• _OBJECTIVE_:
Could you reproduce every one of the entries below word for word, leaving nothing changed?

• _EXTRACTED INFORMATION_:
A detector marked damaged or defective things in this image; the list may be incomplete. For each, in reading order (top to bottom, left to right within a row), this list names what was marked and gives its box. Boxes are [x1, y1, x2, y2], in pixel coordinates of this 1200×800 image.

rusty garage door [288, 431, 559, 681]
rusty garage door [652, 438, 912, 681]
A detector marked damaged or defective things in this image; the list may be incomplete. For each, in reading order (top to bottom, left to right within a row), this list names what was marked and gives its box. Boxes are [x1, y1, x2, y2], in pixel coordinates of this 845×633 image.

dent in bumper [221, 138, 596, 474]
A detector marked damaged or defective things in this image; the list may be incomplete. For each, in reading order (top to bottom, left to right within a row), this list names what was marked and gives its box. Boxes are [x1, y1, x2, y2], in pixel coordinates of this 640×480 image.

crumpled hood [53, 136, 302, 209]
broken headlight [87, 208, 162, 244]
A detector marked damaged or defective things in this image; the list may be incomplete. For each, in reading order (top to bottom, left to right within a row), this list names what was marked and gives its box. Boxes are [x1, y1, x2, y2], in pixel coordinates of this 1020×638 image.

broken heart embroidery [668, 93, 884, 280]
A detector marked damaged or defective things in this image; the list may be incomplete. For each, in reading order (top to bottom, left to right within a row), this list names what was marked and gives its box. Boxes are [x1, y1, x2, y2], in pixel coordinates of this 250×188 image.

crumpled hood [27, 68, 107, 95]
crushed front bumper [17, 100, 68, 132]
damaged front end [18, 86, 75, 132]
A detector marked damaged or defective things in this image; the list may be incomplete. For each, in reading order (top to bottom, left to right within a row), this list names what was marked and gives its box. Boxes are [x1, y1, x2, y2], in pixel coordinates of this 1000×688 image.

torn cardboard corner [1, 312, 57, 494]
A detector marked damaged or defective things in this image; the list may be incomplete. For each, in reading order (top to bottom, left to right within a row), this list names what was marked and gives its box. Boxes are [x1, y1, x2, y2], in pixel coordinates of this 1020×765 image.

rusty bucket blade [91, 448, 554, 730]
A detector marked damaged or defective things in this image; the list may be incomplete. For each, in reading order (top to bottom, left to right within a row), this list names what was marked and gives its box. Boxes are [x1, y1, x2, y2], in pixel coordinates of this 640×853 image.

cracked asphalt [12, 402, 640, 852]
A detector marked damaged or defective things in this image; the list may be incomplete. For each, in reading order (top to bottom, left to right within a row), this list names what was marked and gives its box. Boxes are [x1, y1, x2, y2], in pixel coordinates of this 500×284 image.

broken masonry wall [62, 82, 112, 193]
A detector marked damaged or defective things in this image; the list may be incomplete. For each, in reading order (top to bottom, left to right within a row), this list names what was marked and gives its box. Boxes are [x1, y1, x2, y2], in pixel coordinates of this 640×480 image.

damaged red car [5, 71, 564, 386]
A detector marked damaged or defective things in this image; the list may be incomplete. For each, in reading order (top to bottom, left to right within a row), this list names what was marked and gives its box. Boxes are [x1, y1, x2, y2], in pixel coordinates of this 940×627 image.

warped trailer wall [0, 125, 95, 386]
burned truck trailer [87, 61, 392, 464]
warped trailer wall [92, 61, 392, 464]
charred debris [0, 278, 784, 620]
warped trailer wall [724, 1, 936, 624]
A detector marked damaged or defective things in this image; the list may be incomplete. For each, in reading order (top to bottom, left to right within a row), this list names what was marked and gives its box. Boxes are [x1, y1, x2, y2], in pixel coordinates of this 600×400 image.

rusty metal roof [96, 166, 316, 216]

• _FULL OUTPUT_:
A detector marked damaged or defective things in this image; the list may be incomplete. For each, in reading order (top to bottom, left to right within a row), this list names what was marked and gives its box. Boxes are [x1, y1, x2, y2], in pixel coordinates of this 1200×800 image.

rusty garage door [288, 431, 559, 681]
rusty garage door [652, 438, 912, 681]
A detector marked damaged or defective things in this image; the list may be incomplete. For each, in reading order (top to bottom, left to right within a row), this list names what was marked and gives its box. Boxes are [x1, y1, x2, y2], in pixel coordinates of this 845×633 image.

dent in bumper [221, 138, 596, 474]
A detector marked damaged or defective things in this image; the list may be incomplete. For each, in reading order (top to bottom, left to right within a row), this list names what was marked and gives its box. Boxes are [x1, y1, x2, y2], in pixel coordinates of this 640×480 image.

crumpled hood [53, 136, 302, 209]
broken headlight [87, 208, 162, 244]
A detector marked damaged or defective things in this image; the list may be incomplete. For each, in reading order (top to bottom, left to right within a row), this list names what was marked and gives its box. Boxes are [x1, y1, x2, y2], in pixel coordinates of this 1020×638 image.

broken heart embroidery [668, 93, 884, 280]
A detector marked damaged or defective things in this image; the list may be incomplete. For each, in reading order (top to bottom, left to right within a row), this list names what was marked and gives its box. Boxes are [x1, y1, x2, y2], in pixel coordinates of this 250×188 image.

crumpled hood [27, 68, 107, 95]
crushed front bumper [17, 100, 68, 132]
damaged front end [18, 86, 75, 132]
A detector marked damaged or defective things in this image; the list may be incomplete. For each, in reading order (top to bottom, left to right within a row), this list names what was marked and gives its box. Boxes are [x1, y1, x2, y2], in pixel coordinates of this 1000×688 image.

torn cardboard corner [1, 312, 57, 494]
A detector marked damaged or defective things in this image; the list may be incomplete. For each, in reading order (top to bottom, left to right within a row), this list names what was marked and gives its box. Boxes are [x1, y1, x2, y2], in pixel coordinates of this 1020×765 image.

rusty bucket blade [91, 448, 554, 730]
A detector marked damaged or defective things in this image; the list may be incomplete. For each, in reading order (top to bottom, left to right within a row), this list names what was marked and gives its box. Boxes are [x1, y1, x2, y2], in pixel coordinates of this 640×853 image.

cracked asphalt [12, 402, 640, 852]
A detector marked damaged or defective things in this image; the list may be incomplete. For each, in reading order (top to bottom, left to right within a row), this list names what was marked and gives its box. Boxes are [x1, y1, x2, y2], in pixel coordinates of this 500×284 image.

broken masonry wall [62, 82, 112, 193]
A detector marked damaged or defective things in this image; the list may be incomplete. For each, in reading order (top to bottom, left to right within a row), this list names what was marked and gives its box. Boxes are [x1, y1, x2, y2], in pixel coordinates of this 640×480 image.

damaged red car [5, 71, 564, 386]
A detector marked damaged or defective things in this image; the list may be incomplete. For each, in reading order (top to bottom, left to right within a row), this list names what was marked and gives its box. Boxes are [x1, y1, x2, y2], in pixel coordinates of this 940×627 image.

warped trailer wall [0, 125, 95, 386]
burned truck trailer [87, 61, 392, 464]
warped trailer wall [92, 61, 392, 464]
charred debris [0, 278, 784, 620]
warped trailer wall [724, 1, 936, 624]
A detector marked damaged or defective things in this image; the list may be incomplete. For each, in reading order (top to bottom, left to right within a row), this list names what was marked and gives its box. Boxes are [x1, y1, x2, y2], in pixel coordinates of this 600×400 image.

rusty metal roof [96, 166, 316, 216]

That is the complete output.